# THE TASK
Copy the material from the line containing "How far from here" through the end, swapping "nearest" for "closest" and leaving everything else unchanged.

--- start of SUPPLIED MATERIAL ---

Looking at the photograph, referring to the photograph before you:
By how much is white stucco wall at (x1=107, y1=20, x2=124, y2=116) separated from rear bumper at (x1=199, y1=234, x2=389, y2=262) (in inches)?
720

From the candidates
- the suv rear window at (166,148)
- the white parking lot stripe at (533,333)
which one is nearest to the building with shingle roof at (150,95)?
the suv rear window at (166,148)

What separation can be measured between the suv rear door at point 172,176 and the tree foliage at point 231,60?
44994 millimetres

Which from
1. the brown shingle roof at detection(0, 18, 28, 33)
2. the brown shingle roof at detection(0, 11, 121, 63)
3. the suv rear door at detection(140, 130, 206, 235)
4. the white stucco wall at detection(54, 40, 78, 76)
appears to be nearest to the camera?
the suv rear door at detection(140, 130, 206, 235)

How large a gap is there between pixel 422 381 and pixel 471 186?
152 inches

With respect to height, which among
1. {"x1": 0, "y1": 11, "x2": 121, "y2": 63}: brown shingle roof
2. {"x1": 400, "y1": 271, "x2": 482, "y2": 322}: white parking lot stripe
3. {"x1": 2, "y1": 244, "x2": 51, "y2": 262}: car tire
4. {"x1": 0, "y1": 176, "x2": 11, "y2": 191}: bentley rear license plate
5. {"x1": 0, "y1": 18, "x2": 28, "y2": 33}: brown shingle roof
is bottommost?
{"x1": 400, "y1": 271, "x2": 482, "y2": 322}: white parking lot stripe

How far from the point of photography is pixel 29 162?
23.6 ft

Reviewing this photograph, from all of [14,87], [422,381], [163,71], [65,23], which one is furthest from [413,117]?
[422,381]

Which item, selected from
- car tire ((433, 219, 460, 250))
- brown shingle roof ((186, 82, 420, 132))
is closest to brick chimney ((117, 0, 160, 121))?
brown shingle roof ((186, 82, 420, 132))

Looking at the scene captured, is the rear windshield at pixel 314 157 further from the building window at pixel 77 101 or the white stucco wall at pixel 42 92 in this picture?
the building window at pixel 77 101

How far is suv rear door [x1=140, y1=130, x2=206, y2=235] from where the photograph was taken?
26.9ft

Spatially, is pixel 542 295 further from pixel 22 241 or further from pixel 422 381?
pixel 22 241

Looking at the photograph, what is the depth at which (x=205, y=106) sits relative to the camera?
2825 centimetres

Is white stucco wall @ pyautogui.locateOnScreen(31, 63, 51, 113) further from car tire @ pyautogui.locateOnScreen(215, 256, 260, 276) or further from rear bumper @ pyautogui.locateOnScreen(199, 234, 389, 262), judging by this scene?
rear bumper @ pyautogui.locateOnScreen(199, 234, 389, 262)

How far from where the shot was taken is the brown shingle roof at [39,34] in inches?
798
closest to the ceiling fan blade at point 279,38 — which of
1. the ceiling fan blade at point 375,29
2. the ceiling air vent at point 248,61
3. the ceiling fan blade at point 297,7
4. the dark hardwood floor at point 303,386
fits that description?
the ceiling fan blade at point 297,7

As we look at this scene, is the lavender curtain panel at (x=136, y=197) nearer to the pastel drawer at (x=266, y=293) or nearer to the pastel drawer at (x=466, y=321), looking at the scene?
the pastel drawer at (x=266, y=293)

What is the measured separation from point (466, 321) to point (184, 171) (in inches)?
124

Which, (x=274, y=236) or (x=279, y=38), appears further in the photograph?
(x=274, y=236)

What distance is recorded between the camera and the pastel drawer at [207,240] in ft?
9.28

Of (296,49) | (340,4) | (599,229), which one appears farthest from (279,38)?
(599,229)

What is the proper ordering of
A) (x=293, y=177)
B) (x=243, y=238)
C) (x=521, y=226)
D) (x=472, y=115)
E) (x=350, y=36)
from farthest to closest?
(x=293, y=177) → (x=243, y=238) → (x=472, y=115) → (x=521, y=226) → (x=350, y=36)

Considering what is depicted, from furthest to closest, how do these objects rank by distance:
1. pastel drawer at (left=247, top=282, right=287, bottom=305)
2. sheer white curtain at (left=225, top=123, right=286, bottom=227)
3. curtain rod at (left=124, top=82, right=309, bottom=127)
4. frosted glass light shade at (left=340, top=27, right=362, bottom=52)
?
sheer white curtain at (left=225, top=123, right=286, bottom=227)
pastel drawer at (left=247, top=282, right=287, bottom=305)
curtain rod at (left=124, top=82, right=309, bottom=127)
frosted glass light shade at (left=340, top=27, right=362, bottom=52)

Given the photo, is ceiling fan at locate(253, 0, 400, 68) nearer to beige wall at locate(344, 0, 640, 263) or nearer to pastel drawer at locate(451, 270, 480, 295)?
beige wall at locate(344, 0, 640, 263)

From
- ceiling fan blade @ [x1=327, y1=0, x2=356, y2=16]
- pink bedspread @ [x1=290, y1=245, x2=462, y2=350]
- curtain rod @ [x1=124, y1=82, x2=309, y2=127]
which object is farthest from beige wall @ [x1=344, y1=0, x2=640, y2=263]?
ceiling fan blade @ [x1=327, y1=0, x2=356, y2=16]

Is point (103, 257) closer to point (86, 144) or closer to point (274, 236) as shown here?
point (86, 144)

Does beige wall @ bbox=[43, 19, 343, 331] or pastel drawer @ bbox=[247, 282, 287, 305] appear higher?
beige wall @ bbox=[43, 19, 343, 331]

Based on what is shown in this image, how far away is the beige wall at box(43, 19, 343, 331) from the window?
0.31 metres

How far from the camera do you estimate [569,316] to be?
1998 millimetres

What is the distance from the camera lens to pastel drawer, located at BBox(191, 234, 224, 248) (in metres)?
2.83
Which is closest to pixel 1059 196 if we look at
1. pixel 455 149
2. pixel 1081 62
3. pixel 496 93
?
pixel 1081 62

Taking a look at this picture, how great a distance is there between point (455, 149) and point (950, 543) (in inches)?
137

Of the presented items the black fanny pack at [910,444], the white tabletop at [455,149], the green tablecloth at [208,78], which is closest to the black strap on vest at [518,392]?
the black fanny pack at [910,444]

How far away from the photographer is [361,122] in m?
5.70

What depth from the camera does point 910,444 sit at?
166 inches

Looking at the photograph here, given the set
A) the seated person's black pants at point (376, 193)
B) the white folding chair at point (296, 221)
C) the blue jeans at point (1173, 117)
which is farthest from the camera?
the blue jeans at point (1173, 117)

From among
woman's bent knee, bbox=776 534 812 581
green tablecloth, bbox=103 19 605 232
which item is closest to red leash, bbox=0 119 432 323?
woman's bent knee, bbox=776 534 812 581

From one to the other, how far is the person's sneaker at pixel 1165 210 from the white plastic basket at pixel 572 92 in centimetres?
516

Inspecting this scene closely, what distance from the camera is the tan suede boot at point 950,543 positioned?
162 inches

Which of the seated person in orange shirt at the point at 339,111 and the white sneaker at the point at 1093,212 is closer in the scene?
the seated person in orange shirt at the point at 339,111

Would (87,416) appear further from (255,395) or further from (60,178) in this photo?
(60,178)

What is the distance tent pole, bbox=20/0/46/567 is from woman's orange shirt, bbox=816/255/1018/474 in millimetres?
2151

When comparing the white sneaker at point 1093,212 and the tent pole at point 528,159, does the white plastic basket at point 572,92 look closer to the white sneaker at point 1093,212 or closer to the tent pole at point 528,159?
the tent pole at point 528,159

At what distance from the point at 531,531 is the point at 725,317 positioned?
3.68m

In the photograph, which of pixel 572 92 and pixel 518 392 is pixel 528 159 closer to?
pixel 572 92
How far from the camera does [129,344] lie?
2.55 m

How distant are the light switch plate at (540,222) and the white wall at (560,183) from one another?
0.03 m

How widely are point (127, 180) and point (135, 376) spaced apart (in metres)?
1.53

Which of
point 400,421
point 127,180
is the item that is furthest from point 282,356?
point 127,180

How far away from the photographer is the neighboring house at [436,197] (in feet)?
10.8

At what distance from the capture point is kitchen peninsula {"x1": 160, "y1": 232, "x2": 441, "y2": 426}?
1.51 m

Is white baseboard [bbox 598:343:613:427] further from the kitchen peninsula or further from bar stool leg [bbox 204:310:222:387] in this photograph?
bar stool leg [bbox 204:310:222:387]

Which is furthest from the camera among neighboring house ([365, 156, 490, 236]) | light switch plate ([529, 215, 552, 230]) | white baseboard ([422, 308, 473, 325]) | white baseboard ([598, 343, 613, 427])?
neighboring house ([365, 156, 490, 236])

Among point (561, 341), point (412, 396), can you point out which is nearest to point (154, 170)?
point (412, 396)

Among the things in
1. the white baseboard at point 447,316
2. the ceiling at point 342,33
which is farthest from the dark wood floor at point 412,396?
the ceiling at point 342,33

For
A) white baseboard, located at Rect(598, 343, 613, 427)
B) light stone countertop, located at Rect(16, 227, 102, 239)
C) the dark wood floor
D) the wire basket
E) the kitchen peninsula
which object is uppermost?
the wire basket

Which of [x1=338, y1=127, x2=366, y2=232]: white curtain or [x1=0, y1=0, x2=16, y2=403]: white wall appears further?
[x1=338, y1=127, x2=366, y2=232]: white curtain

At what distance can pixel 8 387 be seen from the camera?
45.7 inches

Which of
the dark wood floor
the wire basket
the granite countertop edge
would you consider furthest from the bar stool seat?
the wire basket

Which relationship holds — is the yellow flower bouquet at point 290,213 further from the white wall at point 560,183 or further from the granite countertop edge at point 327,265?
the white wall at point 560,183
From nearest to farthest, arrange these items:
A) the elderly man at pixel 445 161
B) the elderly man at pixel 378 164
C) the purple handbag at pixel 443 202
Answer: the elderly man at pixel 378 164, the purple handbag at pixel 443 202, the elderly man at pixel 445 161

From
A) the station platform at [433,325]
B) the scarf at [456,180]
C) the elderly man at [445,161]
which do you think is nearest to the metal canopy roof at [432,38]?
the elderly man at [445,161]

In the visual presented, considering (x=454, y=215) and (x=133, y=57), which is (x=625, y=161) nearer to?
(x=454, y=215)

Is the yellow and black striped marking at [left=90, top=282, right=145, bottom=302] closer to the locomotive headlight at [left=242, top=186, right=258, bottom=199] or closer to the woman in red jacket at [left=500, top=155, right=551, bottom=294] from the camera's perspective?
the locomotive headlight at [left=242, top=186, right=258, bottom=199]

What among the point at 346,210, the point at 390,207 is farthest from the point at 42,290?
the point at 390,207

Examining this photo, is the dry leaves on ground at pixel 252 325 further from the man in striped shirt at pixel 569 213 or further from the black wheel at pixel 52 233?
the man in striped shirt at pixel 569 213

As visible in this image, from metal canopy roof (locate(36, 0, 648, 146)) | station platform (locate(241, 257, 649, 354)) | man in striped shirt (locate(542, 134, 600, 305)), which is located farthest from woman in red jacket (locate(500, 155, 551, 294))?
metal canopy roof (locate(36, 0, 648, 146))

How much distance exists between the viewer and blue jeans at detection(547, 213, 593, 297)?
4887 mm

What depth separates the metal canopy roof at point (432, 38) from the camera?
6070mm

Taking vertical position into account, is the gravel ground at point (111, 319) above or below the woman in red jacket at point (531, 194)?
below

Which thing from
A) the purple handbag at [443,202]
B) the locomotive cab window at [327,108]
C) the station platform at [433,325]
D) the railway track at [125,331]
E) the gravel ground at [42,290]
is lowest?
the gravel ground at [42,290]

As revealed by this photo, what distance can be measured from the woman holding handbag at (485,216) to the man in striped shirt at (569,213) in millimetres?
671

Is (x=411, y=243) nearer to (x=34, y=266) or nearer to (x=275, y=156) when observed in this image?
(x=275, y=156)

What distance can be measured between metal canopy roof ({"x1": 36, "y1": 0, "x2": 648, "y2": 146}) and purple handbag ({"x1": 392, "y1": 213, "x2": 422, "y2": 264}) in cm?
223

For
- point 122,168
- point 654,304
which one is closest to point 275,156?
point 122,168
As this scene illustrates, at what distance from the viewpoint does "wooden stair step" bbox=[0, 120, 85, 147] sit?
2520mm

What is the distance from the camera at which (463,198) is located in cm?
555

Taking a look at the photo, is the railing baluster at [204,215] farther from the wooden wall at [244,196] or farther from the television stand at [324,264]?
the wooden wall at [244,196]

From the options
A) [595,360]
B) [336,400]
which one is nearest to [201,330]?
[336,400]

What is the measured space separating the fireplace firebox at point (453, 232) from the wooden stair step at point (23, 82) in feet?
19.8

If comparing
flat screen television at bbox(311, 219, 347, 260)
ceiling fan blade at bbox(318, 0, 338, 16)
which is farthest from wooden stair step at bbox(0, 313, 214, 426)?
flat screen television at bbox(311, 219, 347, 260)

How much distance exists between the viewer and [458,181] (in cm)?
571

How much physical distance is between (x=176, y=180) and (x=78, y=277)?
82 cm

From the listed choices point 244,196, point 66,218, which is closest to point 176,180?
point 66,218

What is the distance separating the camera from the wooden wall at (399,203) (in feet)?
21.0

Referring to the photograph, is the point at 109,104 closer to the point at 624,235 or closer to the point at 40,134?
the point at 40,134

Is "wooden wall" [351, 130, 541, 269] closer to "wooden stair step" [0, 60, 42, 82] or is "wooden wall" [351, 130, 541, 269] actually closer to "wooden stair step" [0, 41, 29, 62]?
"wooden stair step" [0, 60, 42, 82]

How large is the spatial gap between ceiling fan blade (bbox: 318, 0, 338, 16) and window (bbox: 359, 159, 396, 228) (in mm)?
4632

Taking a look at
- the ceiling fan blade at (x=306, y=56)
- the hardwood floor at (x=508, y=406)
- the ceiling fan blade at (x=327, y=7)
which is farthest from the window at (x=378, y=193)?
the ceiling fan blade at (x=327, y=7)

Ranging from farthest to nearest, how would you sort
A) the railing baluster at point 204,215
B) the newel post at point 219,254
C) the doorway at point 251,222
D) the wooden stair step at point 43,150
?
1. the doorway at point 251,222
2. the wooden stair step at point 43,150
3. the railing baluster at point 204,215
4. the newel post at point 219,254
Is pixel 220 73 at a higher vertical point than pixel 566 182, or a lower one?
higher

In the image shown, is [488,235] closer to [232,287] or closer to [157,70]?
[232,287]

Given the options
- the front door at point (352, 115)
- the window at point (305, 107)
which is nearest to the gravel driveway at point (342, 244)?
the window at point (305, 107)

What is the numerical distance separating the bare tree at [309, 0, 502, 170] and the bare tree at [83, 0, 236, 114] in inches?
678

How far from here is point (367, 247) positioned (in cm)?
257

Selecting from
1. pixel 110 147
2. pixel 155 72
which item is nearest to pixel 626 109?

--- end of SUPPLIED MATERIAL ---

# REPLY TO THE TASK
How far from here is point (367, 247) positioned (in cm)?
257

Selecting from
1. pixel 110 147
2. pixel 155 72
which item is closest to pixel 626 109?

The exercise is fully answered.